Certaines dépenses américaines consacrées à la guerre pourraient également être disproportionnées par rapport aux dépenses iraniennes. Par exemple, les drones utilisés par l’Iran sont beaucoup moins chers que les armes dont les États-Unis ont besoin pour détruire ces drones. Un drone Shahed utilisé par l’Iran peut coûter entre 20 000 et 50 000 dollars, selon Reuters, tandis qu’un intercepteur Patriot utilisé pour abattre le drone peut coûter environ 4 millions de dollars car son fonctionnement nécessite une technologie beaucoup plus sophistiquée.
“Non seulement les coûts sont élevés, mais nous les trouvons dans cette situation déséquilibrée où les coûts sont disproportionnés par rapport au coût de production des drones”, a déclaré Bilmes.
Le Pentagone a refusé de répondre à la demande de commentaires de Fortune.
Impact à long terme
Selon Bilmes, les calculs des dépenses de guerre prennent rarement en compte les dépenses à long terme, en particulier le coût des prestations d’invalidité des anciens combattants. Le ministère des Anciens Combattants a déclaré avoir fourni 195 milliards de dollars d’indemnisation à plus de 6,9 millions d’anciens combattants et à leurs familles jusqu’à l’exercice 2025, selon le Government Accountability Office, soit une augmentation par rapport aux 136 milliards de dollars de l’exercice 2023.
Les dépenses en prestations d’invalidité pour les anciens combattants augmentent en temps de guerre, lorsque davantage de personnes sont déployées et placées dans des conditions où elles peuvent être exposées à des polluants et à des produits chimiques qui causent des problèmes de santé chroniques, a déclaré Bilmes. Il y a actuellement environ 60 000 soldats américains dans la région du Moyen-Orient. Depuis la guerre du Golfe, environ 50 % des anciens combattants ont demandé des prestations d’invalidité, et 37 % des anciens combattants de la guerre du Golfe ont reçu une sorte de prestation d’invalidité à vie, selon Bilmes.
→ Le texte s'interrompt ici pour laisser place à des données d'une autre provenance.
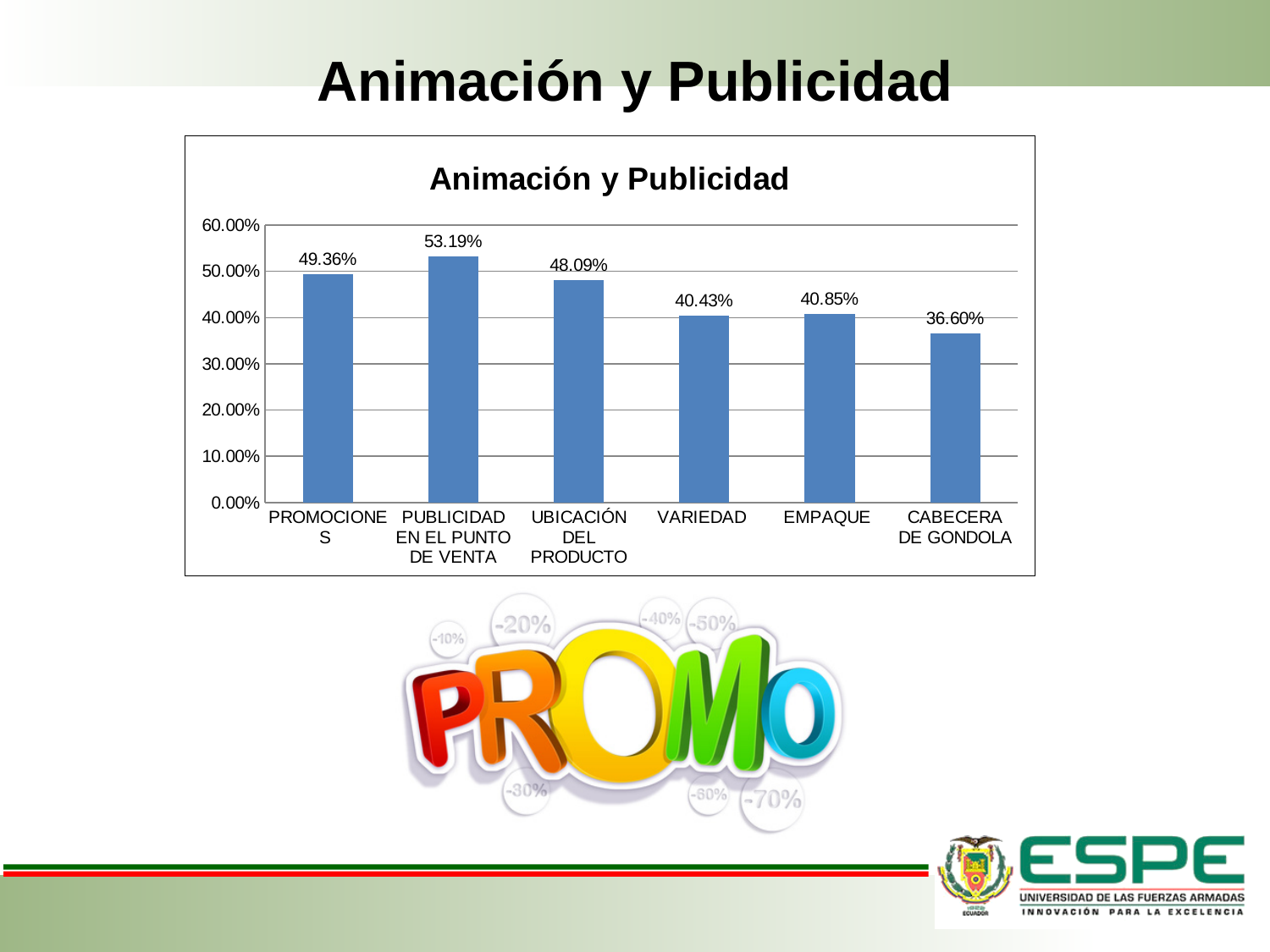
What is the difference between the values for PROMOCIONES and UBICACIÓN DEL PRODUCTO? 1.27% What is the value for CABECERA DE GONDOLA? 36.60% What kind of chart is shown? bar chart What is the value for VARIEDAD? 40.43% What is the title of the chart? Animación y Publicidad Which is larger, the value for PROMOCIONES or the value for EMPAQUE? PROMOCIONES Which category has the highest value? PUBLICIDAD EN EL PUNTO DE VENTA How many categories are shown on the x axis? 6 What is the value for PUBLICIDAD EN EL PUNTO DE VENTA? 53.19% Is the value for UBICACIÓN DEL PRODUCTO greater or less than 50.00%? less What is the difference between the values for PUBLICIDAD EN EL PUNTO DE VENTA and CABECERA DE GONDOLA? 16.59% Which category has the lowest value? CABECERA DE GONDOLA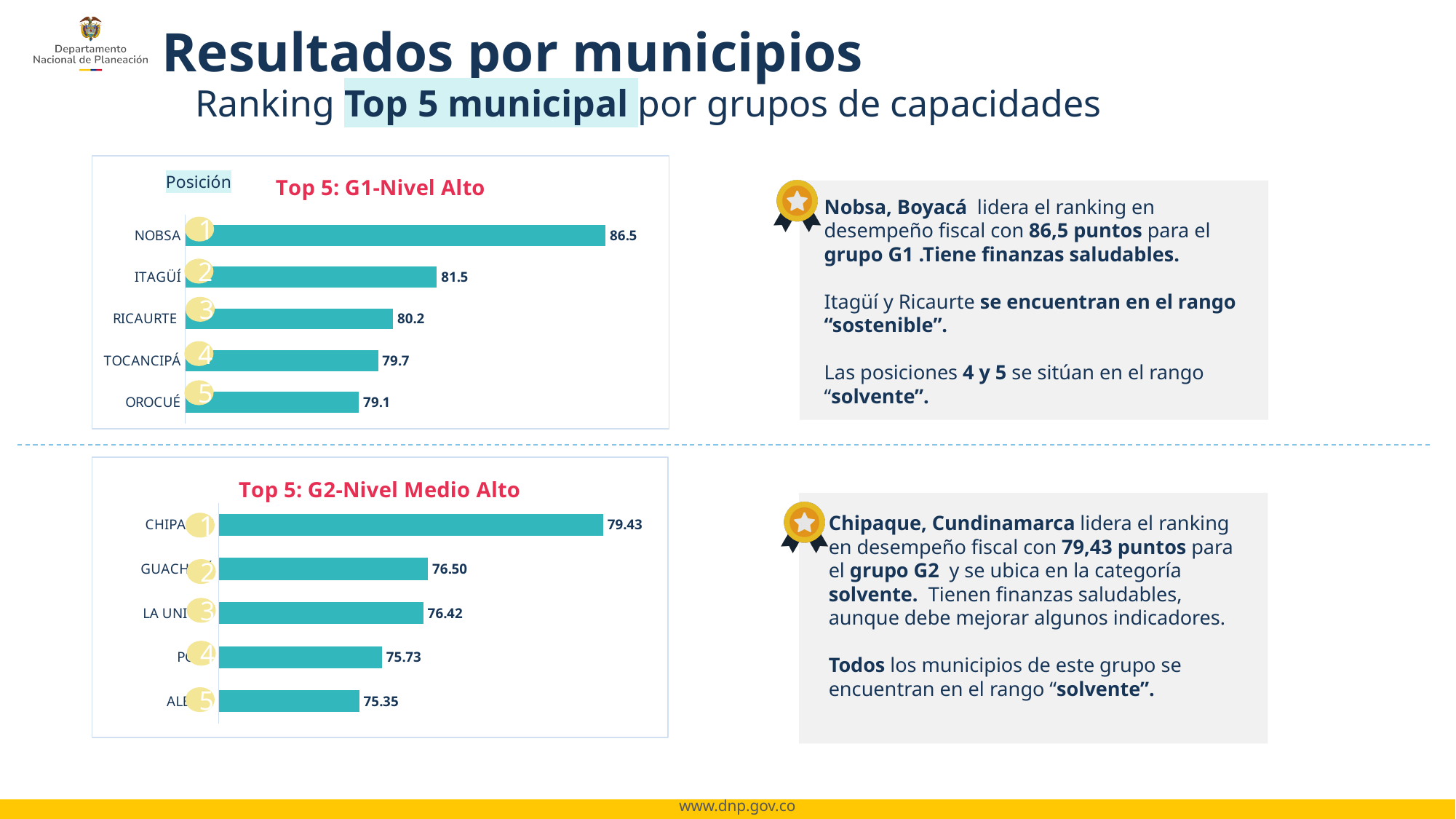
In the 'Top 5: G1-Nivel Alto' chart, which is larger, the value for TOCANCIPÁ or the value for RICAURTE? RICAURTE In the 'Top 5: G1-Nivel Alto' chart, what is the value for NOBSA? 86.5 How many municipalities are shown in the 'Top 5: G1-Nivel Alto' chart? 5 In the 'Top 5: G1-Nivel Alto' chart, what is the difference between the values for NOBSA and ITAGÜÍ? 5.0 In the 'Top 5: G1-Nivel Alto' chart, what is the value for OROCUÉ? 79.1 In the 'Top 5: G1-Nivel Alto' chart, what is the value for RICAURTE? 80.2 In the 'Top 5: G1-Nivel Alto' chart, which municipality has the highest value? NOBSA In the 'Top 5: G1-Nivel Alto' chart, which municipality has the lowest value? OROCUÉ In the 'Top 5: G2-Nivel Medio Alto' chart, what is the value of the bar in position 1? 79.43 What kind of chart is the 'Top 5: G2-Nivel Medio Alto' chart? Bar chart In the 'Top 5: G2-Nivel Medio Alto' chart, what is the difference between the values in position 2 and position 3? 0.08 In the 'Top 5: G2-Nivel Medio Alto' chart, what is the value of the bar in position 5? 75.35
Mais les efforts de l’administration Trump pour augmenter le budget du ministère de la Guerre dans le contexte du conflit en cours représentent l’une des plus fortes augmentations de dépenses, a soutenu Bilmes. Trump a demandé que 1 500 milliards de dollars soient ajoutés au budget militaire d’ici 2027, contre 1 000 milliards de dollars précédemment proposés. En raison de la guerre, a-t-il suggéré, le Congrès est plus susceptible d’approuver une augmentation budgétaire, ce qui signifierait probablement des centaines de milliards de dollars de dépenses militaires supplémentaires chaque année, conséquence indirecte de la guerre en Iran.
“Avant cette guerre, le Congrès était tiède à cette idée, mais l’épuisement évident de très nombreux arsenaux, stocks, munitions, etc. crée un environnement dans lequel le président obtiendra probablement une augmentation beaucoup plus importante du budget de la défense”, a déclaré Bilmes.
L’expert politique a prévenu que, étant donné que la plupart de ces dépenses seront empruntées à mesure que l’administration Trump réduira les recettes fiscales, la guerre en Iran pèsera encore davantage sur la dette nationale du pays, estimée à 39 000 milliards de dollars. Comparé à la guerre en Irak de 2003, où près de 4 000 milliards de dollars de dette étaient détenus par le public et où 7 % du budget national total était consacré au paiement des intérêts, aujourd’hui, environ 31 000 milliards de dollars de dette sont détenus par le public, et près de 15 % du budget total est consacré aux intérêts, a déclaré Bilmes.
“Dans ce cas, nous empruntons (à) des taux élevés, en grande partie pour des choses qui finiront dans le sable”, a-t-il conclu.